Maggie O’Farrell is an Irish author who now in Scotland. She is a member of the Royal Society of Literature, which sounds amazing. Her books have won a lot of prizes and been shortlisted for some other awards, too. She studied English Literature at Cambridge and has been a world traveler, journalist, editor, and creative writing teacher (professor?). All her reviews hover around four stars and have critical acclaim, except that Hamnet‘s rating are higher. She is married to a writer (William Sutcliffe) with three kids, one of whom has extreme allergies, which she shares about in her memoir and deals with in one of her novels.
Her titles are:
The Marriage Portrait (added to TBR)I Am, I Am, I Am (memoir)The Vanishing Act of Esme LennoxThis Must Be the PlaceThe Hand That First Held MineInstructions for a HeatwaveAfter You’d GoneThe Distance Between UsMy Lover’s LoverWhere Snow Angels Go (children’s)The Boy Who Lost His Spark (children’s)
“Her brother, Bartholmew, with the wide, surprised eyes and fingers that opened into white stars, rode on their mother’s front and the two of them could stare into each other’s faces as they went along, interlace their fingers over the round bones of their mother’s shoulders” (p44).
“The two of them can gripe and prickle and rub each other the wrong way; they can argue and bicker and sigh; they can throw into the pig-pen food the other has coolked because it is too salted or not milled finely enough or too spiced; they can raise and eyebrow at each other’s darning or stitching or embroidery. In a time such as this, however, they can operate like two hands of the same person” (109).
“Life has been sweeping them all along together, in step, she had thought. And now this” (p155).
“She sees how she, Agnes, must remain calm, steady, must make herself bigger, in a way, to keep the house on an even keel, not to allow it to be taken over by this darkness, to square up to it, to shield Susanna from it, to seal off her own cracks, not to let it in” (p158).
“She has created this moment—no one else—and yet, now it is happening, she finds that it is entirely at odds with what she desires” (p176).

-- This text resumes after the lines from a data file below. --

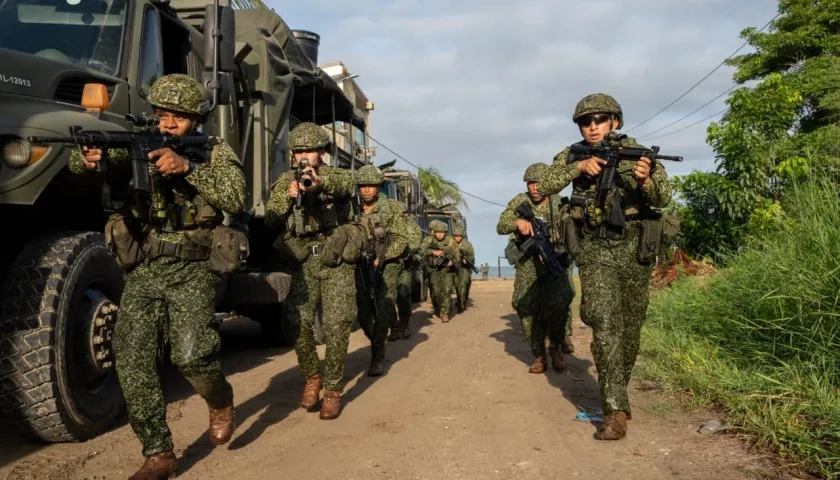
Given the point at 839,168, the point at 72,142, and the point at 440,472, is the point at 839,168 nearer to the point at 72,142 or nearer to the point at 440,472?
the point at 440,472

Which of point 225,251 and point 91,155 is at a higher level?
point 91,155

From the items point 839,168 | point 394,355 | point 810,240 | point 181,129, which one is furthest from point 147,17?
point 839,168

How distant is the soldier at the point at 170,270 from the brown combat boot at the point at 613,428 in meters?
2.25

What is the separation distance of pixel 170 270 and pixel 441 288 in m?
9.19

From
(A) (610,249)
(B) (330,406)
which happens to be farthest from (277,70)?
(A) (610,249)

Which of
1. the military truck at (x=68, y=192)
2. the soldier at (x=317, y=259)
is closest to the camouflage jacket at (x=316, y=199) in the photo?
the soldier at (x=317, y=259)

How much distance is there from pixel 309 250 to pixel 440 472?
2.08 m

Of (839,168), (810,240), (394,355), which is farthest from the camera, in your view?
(394,355)

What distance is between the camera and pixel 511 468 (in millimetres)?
3992

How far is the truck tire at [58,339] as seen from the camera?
4.07 metres

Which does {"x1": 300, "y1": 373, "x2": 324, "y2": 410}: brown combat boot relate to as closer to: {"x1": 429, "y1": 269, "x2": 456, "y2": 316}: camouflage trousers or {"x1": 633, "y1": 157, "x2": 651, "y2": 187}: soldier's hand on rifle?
{"x1": 633, "y1": 157, "x2": 651, "y2": 187}: soldier's hand on rifle

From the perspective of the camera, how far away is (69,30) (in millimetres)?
5180

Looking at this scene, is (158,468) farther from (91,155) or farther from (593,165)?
(593,165)

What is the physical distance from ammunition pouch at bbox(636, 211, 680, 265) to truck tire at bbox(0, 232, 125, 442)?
131 inches
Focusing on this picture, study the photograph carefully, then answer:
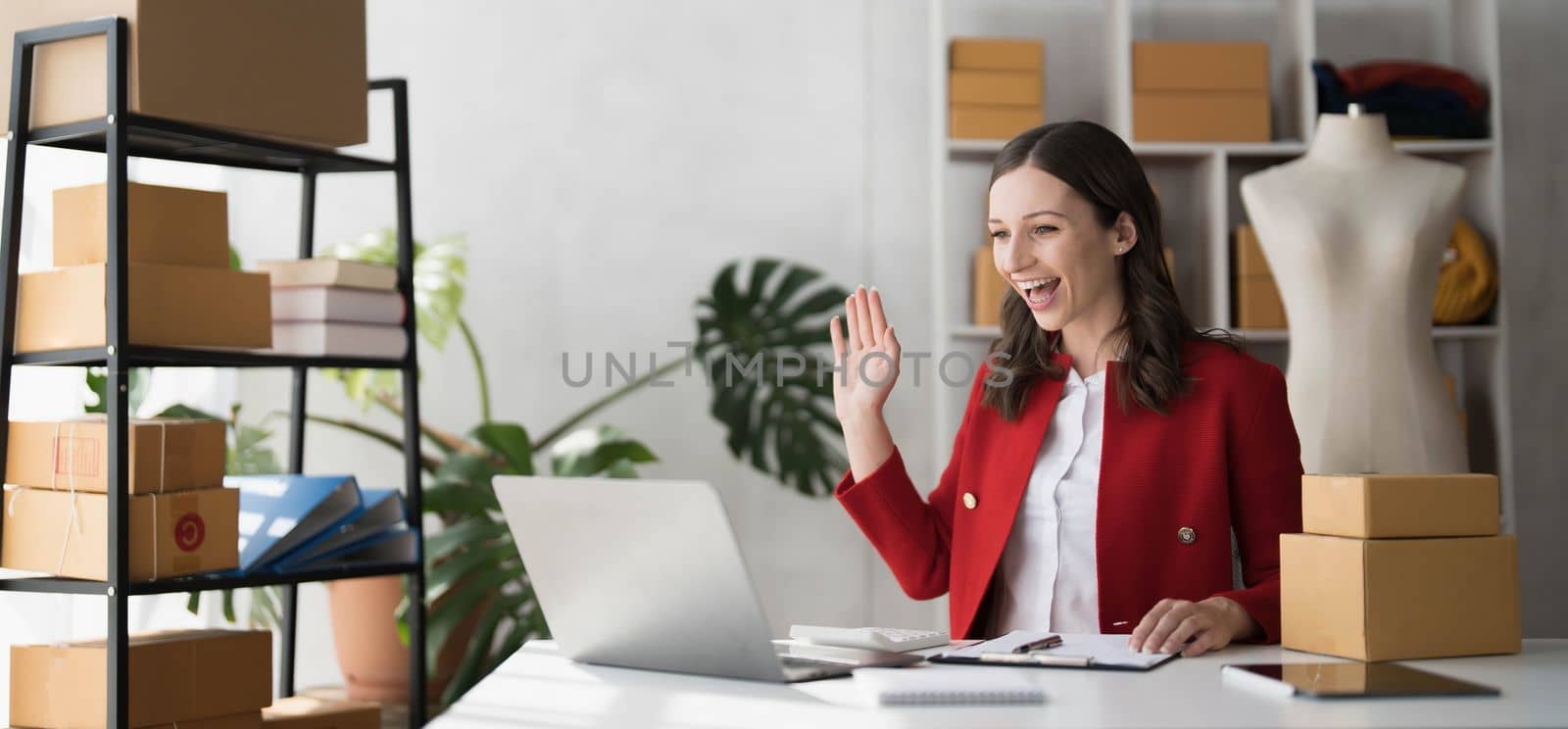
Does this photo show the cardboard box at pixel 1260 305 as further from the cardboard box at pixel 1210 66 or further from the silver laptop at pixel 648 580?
the silver laptop at pixel 648 580

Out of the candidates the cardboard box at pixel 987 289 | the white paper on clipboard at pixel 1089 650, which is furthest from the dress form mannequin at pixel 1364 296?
the white paper on clipboard at pixel 1089 650

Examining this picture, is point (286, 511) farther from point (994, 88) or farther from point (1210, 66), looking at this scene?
point (1210, 66)

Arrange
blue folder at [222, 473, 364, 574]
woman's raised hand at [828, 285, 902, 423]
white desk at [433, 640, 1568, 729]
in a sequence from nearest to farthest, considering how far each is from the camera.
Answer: white desk at [433, 640, 1568, 729] < woman's raised hand at [828, 285, 902, 423] < blue folder at [222, 473, 364, 574]

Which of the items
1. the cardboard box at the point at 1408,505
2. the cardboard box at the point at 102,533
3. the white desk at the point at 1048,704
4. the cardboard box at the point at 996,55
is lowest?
the white desk at the point at 1048,704

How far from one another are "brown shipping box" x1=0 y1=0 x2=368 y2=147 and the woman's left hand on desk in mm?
1711

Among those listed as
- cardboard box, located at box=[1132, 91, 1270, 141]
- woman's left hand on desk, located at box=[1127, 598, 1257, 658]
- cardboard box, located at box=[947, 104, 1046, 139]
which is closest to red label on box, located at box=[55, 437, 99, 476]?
woman's left hand on desk, located at box=[1127, 598, 1257, 658]

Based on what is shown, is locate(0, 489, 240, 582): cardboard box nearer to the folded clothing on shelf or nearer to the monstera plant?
the monstera plant

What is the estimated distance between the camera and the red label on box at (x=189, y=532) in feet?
7.11

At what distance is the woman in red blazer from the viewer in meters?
1.82

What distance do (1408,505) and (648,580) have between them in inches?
31.2

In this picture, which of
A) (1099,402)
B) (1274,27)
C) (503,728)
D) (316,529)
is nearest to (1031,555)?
(1099,402)

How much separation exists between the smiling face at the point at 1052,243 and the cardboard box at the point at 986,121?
1.54m

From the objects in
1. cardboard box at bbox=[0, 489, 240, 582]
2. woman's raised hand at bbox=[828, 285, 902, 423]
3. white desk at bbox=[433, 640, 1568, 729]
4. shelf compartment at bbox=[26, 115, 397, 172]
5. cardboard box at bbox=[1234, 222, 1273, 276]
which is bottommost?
white desk at bbox=[433, 640, 1568, 729]

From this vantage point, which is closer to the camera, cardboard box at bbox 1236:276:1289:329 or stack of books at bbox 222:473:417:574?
stack of books at bbox 222:473:417:574
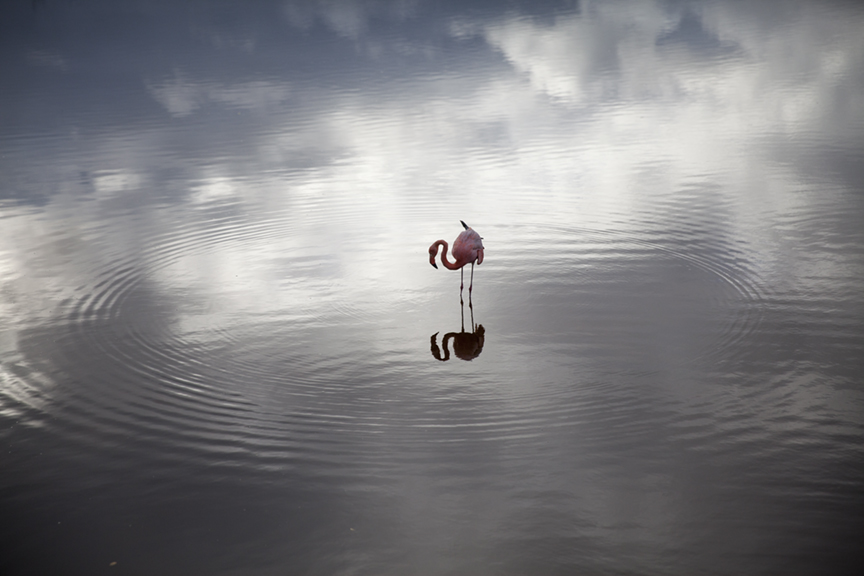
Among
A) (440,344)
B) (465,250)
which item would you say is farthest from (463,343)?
(465,250)

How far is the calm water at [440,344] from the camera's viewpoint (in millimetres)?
5578

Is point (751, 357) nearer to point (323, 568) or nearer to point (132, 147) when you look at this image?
point (323, 568)

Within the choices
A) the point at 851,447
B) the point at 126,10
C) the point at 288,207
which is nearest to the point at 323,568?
the point at 851,447

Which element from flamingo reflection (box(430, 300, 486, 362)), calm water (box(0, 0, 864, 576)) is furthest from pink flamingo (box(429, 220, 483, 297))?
flamingo reflection (box(430, 300, 486, 362))

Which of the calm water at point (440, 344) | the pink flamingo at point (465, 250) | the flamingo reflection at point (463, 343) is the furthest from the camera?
the pink flamingo at point (465, 250)

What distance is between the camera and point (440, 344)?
26.8ft

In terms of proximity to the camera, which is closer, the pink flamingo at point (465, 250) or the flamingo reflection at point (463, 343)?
the flamingo reflection at point (463, 343)

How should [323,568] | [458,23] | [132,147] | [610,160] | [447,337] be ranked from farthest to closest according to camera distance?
[458,23], [132,147], [610,160], [447,337], [323,568]

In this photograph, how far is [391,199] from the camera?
13016 mm

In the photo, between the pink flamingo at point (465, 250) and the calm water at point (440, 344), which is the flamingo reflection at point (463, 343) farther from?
the pink flamingo at point (465, 250)

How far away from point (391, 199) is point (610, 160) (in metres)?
4.56

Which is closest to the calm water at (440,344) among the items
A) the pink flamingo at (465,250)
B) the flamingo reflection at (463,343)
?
the flamingo reflection at (463,343)

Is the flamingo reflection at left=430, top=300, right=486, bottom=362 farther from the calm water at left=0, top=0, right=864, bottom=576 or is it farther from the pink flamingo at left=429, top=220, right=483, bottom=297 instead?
the pink flamingo at left=429, top=220, right=483, bottom=297

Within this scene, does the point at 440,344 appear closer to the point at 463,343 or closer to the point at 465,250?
the point at 463,343
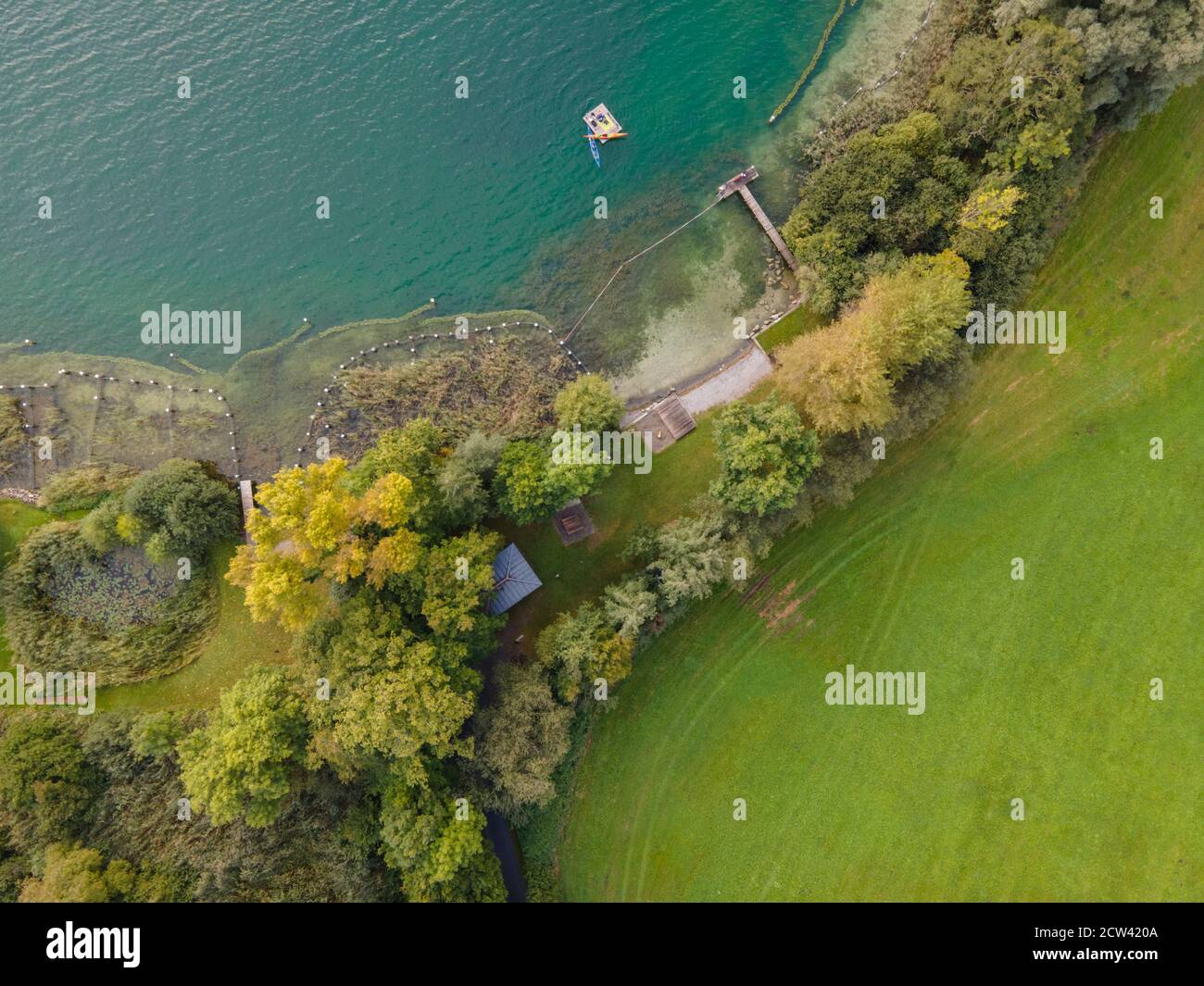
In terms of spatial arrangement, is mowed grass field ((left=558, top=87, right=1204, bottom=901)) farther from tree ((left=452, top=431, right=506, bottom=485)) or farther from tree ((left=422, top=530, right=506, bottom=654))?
tree ((left=452, top=431, right=506, bottom=485))

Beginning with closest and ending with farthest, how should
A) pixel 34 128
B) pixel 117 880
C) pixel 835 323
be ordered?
pixel 117 880 → pixel 835 323 → pixel 34 128

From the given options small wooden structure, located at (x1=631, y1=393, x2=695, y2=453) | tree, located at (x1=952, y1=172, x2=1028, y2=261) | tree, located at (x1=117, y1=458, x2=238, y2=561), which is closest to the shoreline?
small wooden structure, located at (x1=631, y1=393, x2=695, y2=453)

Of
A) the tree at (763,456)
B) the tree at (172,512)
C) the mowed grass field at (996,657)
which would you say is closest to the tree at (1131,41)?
the mowed grass field at (996,657)

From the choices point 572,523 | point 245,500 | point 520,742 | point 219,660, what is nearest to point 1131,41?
point 572,523

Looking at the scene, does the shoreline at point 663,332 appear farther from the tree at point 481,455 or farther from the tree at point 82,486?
the tree at point 481,455

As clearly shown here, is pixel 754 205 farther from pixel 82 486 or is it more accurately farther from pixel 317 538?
pixel 82 486

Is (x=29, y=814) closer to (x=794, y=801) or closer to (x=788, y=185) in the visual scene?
(x=794, y=801)

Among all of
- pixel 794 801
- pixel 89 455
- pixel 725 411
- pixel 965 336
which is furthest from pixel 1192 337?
pixel 89 455
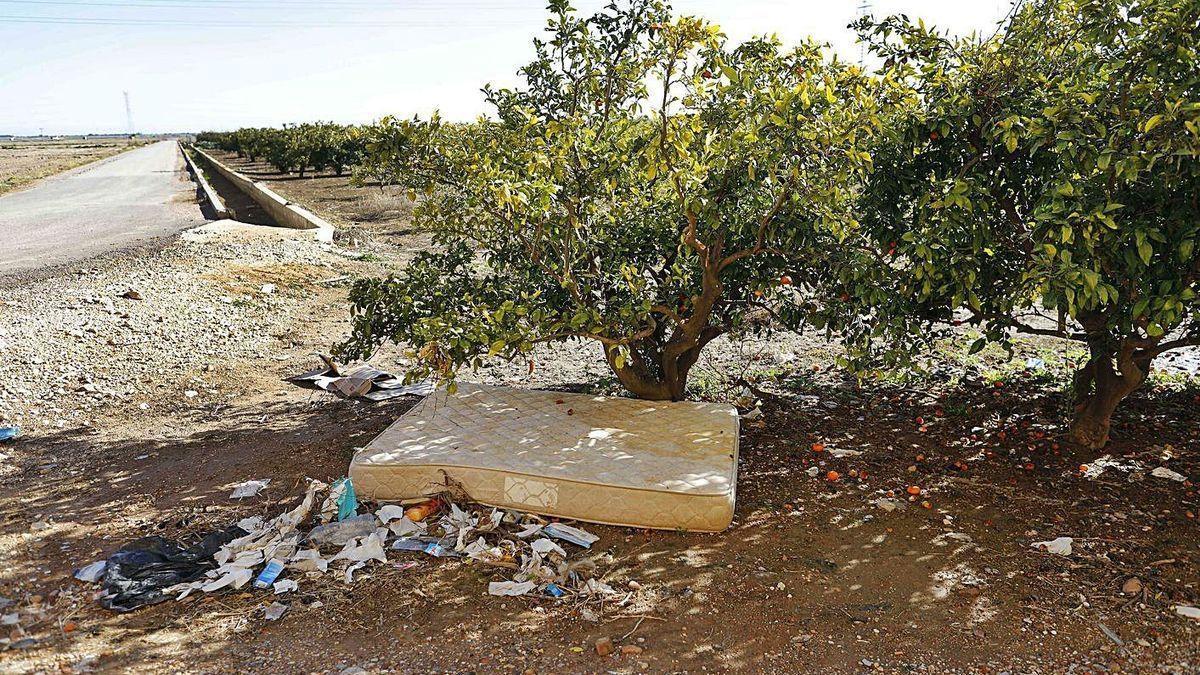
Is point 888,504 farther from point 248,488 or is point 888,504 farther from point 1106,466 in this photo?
point 248,488

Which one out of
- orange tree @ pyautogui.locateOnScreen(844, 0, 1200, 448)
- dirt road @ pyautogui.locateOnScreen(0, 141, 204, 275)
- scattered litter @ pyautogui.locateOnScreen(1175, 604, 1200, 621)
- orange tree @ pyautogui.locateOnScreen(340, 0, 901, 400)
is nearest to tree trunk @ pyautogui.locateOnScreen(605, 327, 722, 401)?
orange tree @ pyautogui.locateOnScreen(340, 0, 901, 400)

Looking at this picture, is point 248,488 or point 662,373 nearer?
point 248,488

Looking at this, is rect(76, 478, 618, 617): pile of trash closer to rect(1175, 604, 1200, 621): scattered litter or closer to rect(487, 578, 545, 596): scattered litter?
rect(487, 578, 545, 596): scattered litter

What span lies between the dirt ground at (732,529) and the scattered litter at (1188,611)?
0.03 meters

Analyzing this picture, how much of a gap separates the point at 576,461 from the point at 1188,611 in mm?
2328

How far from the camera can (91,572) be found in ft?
10.4

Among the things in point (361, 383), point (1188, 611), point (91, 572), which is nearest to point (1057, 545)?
point (1188, 611)

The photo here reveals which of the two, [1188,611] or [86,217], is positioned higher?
[86,217]

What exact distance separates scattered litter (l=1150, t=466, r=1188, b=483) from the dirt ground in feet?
0.19

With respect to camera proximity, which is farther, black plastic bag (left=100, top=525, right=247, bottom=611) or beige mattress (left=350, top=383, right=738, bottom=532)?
beige mattress (left=350, top=383, right=738, bottom=532)

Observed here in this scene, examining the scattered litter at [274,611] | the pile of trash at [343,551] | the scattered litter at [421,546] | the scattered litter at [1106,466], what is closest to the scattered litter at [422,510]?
the pile of trash at [343,551]

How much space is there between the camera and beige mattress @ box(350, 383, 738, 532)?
11.1 ft

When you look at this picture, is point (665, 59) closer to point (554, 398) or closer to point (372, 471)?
point (554, 398)

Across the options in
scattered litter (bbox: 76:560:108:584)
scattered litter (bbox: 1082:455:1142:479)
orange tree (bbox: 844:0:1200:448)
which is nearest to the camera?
orange tree (bbox: 844:0:1200:448)
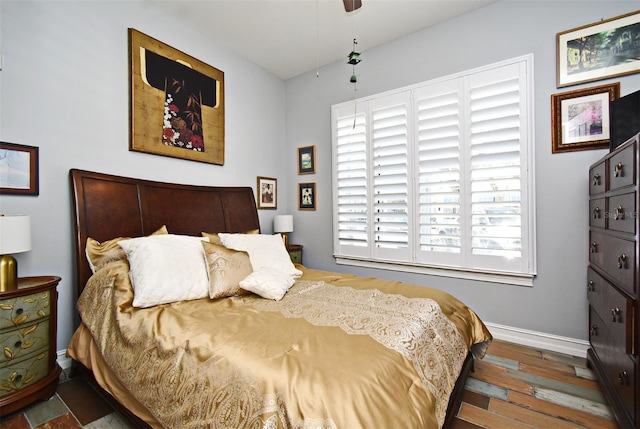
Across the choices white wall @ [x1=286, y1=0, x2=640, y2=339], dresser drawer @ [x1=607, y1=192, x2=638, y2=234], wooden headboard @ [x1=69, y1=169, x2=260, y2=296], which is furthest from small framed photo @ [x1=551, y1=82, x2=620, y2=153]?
wooden headboard @ [x1=69, y1=169, x2=260, y2=296]

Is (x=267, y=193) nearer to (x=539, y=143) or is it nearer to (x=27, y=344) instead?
(x=27, y=344)

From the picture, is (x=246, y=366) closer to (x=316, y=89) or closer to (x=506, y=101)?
(x=506, y=101)

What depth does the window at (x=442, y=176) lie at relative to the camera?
8.13 ft

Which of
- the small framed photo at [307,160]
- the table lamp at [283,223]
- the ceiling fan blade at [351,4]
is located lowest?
the table lamp at [283,223]

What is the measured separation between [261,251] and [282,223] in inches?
50.6

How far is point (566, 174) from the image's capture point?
2.35m

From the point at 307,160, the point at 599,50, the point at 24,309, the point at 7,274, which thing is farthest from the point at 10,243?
the point at 599,50

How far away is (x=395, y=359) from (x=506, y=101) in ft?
8.15

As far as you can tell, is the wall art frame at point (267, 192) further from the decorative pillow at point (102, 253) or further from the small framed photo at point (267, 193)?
the decorative pillow at point (102, 253)

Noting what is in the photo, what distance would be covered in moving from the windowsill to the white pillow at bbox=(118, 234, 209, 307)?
194 centimetres

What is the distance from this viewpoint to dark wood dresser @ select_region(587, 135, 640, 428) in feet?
4.45

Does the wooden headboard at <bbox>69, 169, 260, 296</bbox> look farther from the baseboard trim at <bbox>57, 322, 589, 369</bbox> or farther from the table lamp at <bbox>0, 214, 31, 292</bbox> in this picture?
the baseboard trim at <bbox>57, 322, 589, 369</bbox>

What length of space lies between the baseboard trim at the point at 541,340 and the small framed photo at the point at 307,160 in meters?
2.64

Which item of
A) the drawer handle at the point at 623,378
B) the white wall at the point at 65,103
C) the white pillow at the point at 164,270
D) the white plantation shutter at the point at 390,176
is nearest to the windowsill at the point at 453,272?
the white plantation shutter at the point at 390,176
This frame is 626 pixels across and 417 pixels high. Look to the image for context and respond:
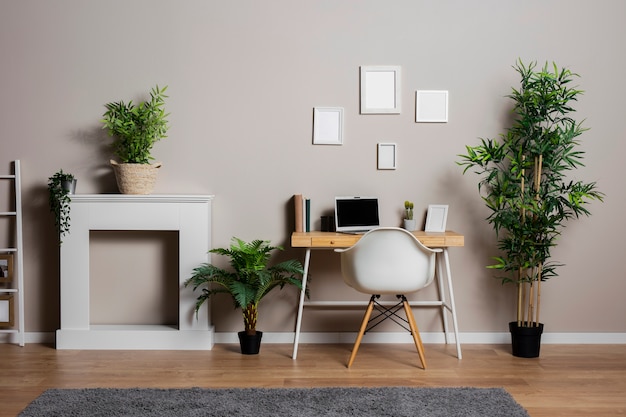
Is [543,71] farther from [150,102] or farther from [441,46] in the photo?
[150,102]

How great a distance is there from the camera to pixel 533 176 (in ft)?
14.0

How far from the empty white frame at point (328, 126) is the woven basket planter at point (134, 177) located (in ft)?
3.51

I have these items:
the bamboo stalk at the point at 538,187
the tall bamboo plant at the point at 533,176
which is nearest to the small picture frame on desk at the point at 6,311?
the tall bamboo plant at the point at 533,176

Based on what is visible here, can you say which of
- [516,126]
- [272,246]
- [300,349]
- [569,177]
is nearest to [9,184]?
[272,246]

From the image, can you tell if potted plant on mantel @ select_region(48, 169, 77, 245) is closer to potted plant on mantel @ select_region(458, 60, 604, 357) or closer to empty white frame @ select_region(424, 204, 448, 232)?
empty white frame @ select_region(424, 204, 448, 232)

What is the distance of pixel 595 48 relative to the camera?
438 centimetres

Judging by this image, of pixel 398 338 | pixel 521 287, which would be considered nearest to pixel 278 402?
pixel 398 338

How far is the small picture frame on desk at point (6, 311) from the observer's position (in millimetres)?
4359

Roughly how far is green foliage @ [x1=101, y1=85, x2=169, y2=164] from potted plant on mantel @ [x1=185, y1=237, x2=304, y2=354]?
2.60ft

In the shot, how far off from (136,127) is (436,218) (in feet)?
6.55

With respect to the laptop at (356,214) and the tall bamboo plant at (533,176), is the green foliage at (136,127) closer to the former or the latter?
the laptop at (356,214)

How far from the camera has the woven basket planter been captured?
4.19 metres

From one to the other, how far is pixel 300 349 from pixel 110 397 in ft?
4.49

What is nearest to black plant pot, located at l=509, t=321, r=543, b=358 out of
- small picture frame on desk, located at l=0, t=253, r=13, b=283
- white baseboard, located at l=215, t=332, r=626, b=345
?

“She thinks, This cannot happen, it cannot, how will we live, what will we do, how can Judith bear it, what will I tell people, how can we continue, what should I have done, where is my husband, what will he say, how could I have saved him, why didn’t I save him, why didn’t I realize it was he who was in danger? And then, the focus narrows, and she thinks: He is dead, he is dead, he is dead” (p119).
“How is anyone ever to shut the eyes of their dead child? How is it possible to find two pennies and rest them there, in the eye sockets, to hold down the lids? How can anyone do this? It is not right. It cannot be” (p221).

There is a movie version of Hamnet under production, apparently. I don’t know how I feel about this. It is such an interior and lyrical novel that I am having a hard time imagining how they can capture it in a movie. I guess we’ll see.
There is also a play (different adaptation, altogether) playing in London to much acclaim, but it is doubtful that I will ever have the chance to see that. But you never know. It could travel stateside; I’m still holding my breath for The Cursed Child, which opened in London in 2016.